Pictures must not appear in your answer. Write out exactly the lines from the one with "Crochet Baby Girl" through the last line of the entries below.

*** Opening MATERIAL FOR THE TASK ***

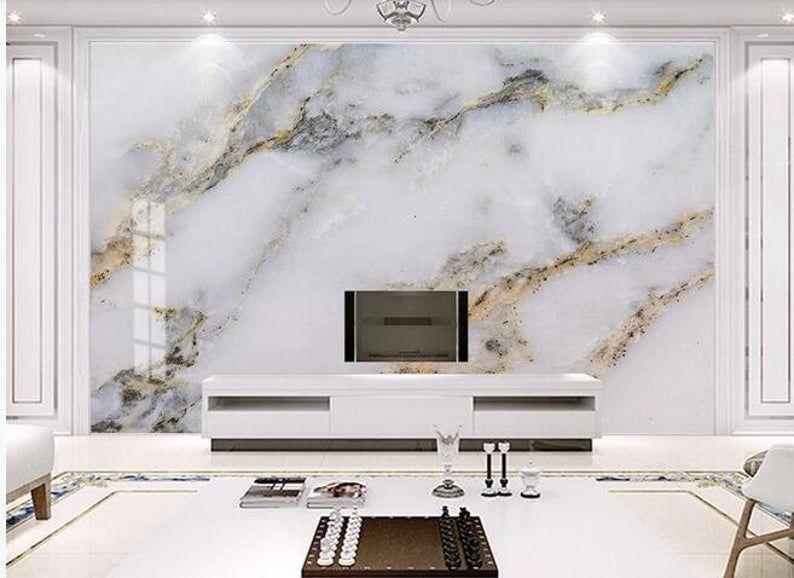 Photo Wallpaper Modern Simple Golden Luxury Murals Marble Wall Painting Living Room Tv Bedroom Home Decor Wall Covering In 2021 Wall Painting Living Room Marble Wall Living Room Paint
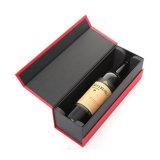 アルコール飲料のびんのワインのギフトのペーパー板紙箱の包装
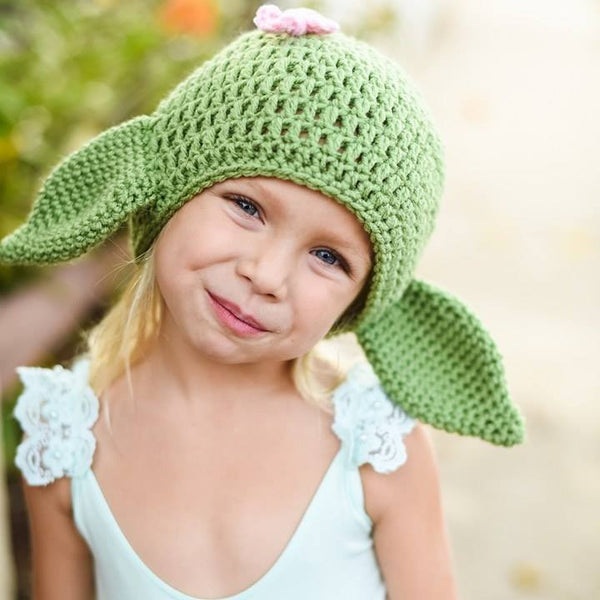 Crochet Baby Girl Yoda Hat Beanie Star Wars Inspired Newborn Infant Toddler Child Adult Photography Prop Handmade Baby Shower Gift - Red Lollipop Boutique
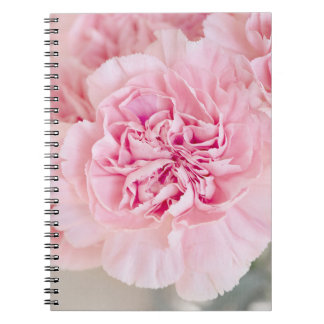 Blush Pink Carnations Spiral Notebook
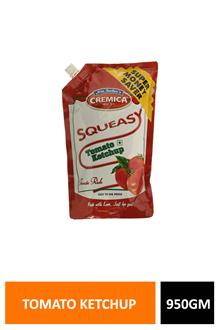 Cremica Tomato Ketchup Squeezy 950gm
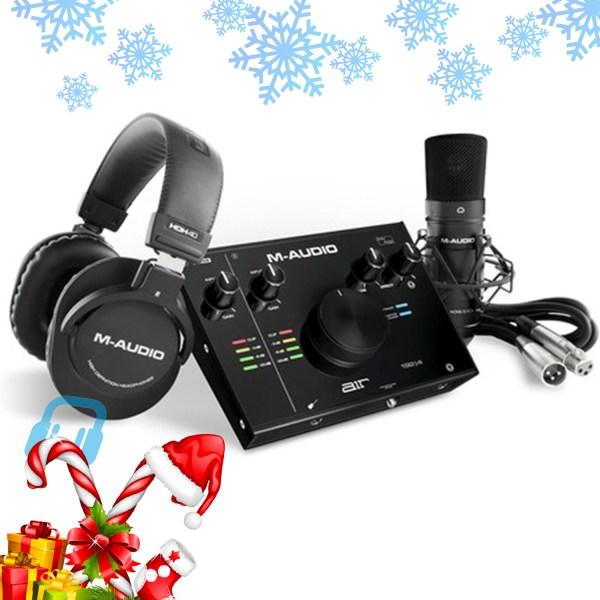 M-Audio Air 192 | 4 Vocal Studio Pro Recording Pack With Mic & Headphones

*** Closing MATERIAL FOR THE TASK ***

» EXPECTED OUTPUT
 Crochet Baby Girl Yoda Hat Beanie Star Wars Inspired Newborn Infant Toddler Child Adult Photography Prop Handmade Baby Shower Gift - Red Lollipop Boutique
 Blush Pink Carnations Spiral Notebook
 Cremica Tomato Ketchup Squeezy 950gm
 M-Audio Air 192 | 4 Vocal Studio Pro Recording Pack With Mic & Headphones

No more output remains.